La nuova ISO 9001:2015 non introduce chissà quali stravolgenti novità per tutte le aziende che hanno compreso lo strumento e lo stanno utilizzando per la gestione della propria organizzazione. Ma per chi fino ad oggi ha subito la ISO 9001 in quanto imposta dal mercato, da esigenze normative, o per pura convenienza commerciale la transizione può non essere una cosa immediata.

La principale novità introdotta con la ISO 9001 è infatti la richiesta di analizzare il contesto in cui l’azienda opera e individuare rischi e opportunità, un esercizio inutile senza il reale coinvolgimento della Direzione, proprio quella che troppo spesso, fino ad oggi, del Sistema Qualità se ne è lavata le mani, accollando l’onere della sua applicazione al “Rappresentante della Direzione” (spesso erroneamente individuato nella segretaria di fiducia) o appaltandola a consulenti esterni, bravissimi a mettere in ordine le carte. Già, le carte! Proprio quelle che la nuova norma mette in disparte e che un percorso lungo oltre 25 anni ha ridotto spostando l’attenzione degli auditor dalla burocrazia ai risultati.

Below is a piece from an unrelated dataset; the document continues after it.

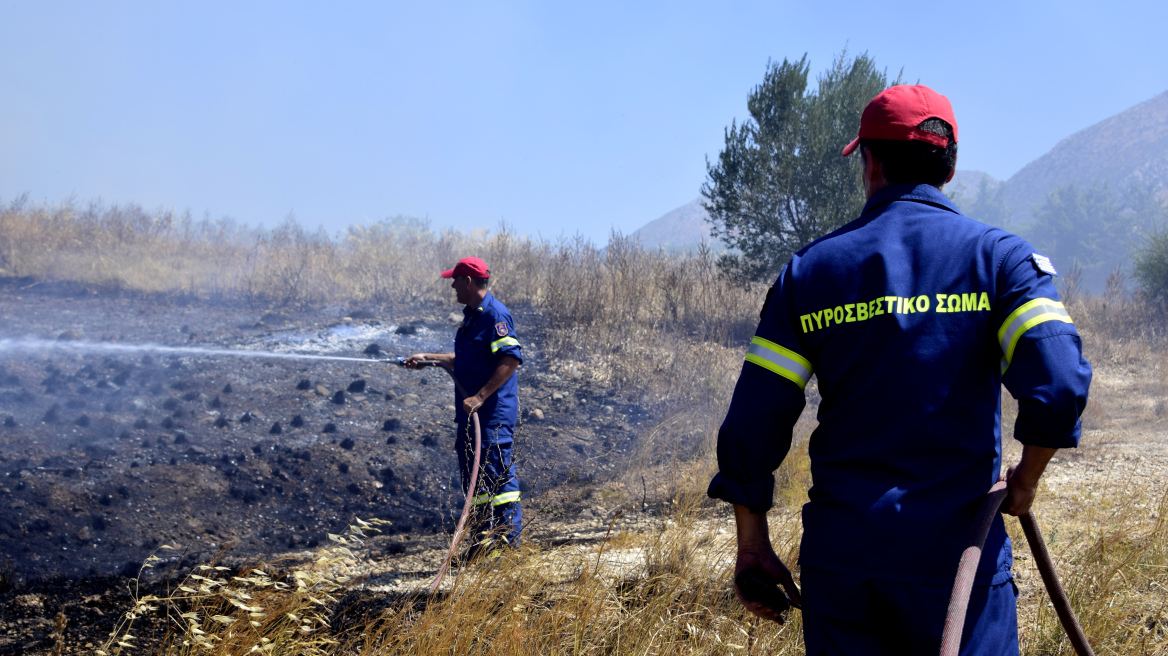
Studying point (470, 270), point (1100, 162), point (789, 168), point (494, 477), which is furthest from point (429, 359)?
point (1100, 162)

Riepilogando, quindi, se la tua Azienda crede nella ISO 9001, la Direzione partecipa attivamente al Sistema e il concetto di misurare le prestazioni non fa paura, la nuova ISO 9001:2015 aggiungerà al suo Sistema Qualità una “visione del futuro” di cui non potrete più fare a meno. Se invece la tua Azienda sta cercando il modo più semplice per continuare a “non fare nulla” della ISO 9001… lasciate perdere, chi ve lo fa fare?